Data for the task below:

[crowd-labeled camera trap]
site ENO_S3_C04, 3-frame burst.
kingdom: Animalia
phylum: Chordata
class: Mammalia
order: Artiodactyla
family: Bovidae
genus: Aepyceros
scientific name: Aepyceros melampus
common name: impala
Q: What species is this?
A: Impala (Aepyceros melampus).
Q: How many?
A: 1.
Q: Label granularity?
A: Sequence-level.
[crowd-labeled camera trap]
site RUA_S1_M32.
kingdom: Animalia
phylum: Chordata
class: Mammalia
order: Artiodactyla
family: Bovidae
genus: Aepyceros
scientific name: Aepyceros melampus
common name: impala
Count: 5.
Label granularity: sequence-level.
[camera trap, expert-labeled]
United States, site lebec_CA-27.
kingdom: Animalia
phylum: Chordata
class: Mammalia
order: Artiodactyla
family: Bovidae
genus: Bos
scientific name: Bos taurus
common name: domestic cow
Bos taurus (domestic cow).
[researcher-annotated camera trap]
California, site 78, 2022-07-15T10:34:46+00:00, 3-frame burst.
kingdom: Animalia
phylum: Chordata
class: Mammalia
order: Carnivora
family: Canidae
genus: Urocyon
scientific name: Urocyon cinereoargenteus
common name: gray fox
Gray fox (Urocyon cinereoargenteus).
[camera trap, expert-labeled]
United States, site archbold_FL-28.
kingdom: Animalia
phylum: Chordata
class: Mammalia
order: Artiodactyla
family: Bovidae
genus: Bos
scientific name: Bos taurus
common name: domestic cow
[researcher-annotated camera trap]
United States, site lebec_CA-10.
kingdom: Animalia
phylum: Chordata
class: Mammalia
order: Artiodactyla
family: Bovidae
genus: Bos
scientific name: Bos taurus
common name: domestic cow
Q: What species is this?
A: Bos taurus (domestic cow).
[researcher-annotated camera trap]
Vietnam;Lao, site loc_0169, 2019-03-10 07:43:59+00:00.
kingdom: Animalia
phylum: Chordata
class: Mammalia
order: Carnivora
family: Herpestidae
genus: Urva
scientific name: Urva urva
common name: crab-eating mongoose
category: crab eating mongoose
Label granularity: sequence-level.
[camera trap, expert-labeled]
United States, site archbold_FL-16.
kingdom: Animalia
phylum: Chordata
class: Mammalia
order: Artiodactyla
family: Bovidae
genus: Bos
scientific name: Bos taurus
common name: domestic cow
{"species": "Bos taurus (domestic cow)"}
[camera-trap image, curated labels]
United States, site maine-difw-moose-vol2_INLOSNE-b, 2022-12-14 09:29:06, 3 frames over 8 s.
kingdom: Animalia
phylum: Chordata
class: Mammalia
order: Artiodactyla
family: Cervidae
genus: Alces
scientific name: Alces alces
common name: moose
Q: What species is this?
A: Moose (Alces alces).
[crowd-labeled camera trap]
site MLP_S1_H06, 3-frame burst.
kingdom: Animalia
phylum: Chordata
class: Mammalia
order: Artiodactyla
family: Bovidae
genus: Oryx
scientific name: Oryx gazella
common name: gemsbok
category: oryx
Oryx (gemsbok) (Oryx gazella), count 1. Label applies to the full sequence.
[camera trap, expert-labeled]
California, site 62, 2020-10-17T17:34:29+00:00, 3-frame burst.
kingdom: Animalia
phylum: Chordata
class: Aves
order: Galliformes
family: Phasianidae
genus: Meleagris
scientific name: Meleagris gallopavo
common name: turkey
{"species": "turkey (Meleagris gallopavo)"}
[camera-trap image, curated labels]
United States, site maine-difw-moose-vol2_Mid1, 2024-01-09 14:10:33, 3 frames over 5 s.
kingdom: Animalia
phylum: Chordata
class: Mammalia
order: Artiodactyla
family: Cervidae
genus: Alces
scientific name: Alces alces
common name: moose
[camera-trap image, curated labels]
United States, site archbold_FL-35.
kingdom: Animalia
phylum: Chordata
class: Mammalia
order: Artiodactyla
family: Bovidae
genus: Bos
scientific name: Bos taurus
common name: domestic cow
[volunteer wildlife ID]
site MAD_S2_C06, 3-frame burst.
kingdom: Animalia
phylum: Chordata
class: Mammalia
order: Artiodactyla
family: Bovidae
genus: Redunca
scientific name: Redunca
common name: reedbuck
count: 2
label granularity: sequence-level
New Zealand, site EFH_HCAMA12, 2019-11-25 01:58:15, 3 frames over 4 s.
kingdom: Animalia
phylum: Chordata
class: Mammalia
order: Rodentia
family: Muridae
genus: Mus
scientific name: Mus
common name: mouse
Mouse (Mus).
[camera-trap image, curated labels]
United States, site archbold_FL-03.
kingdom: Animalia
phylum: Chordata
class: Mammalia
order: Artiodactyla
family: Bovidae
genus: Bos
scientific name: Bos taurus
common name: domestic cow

End of Data for the task.

● **Instructions to follow**:
If a line in the listing holds the word "level", copy it out.

● **Final answer**:
A: Sequence-level.
Label granularity: sequence-level.
Label granularity: sequence-level.
label granularity: sequence-level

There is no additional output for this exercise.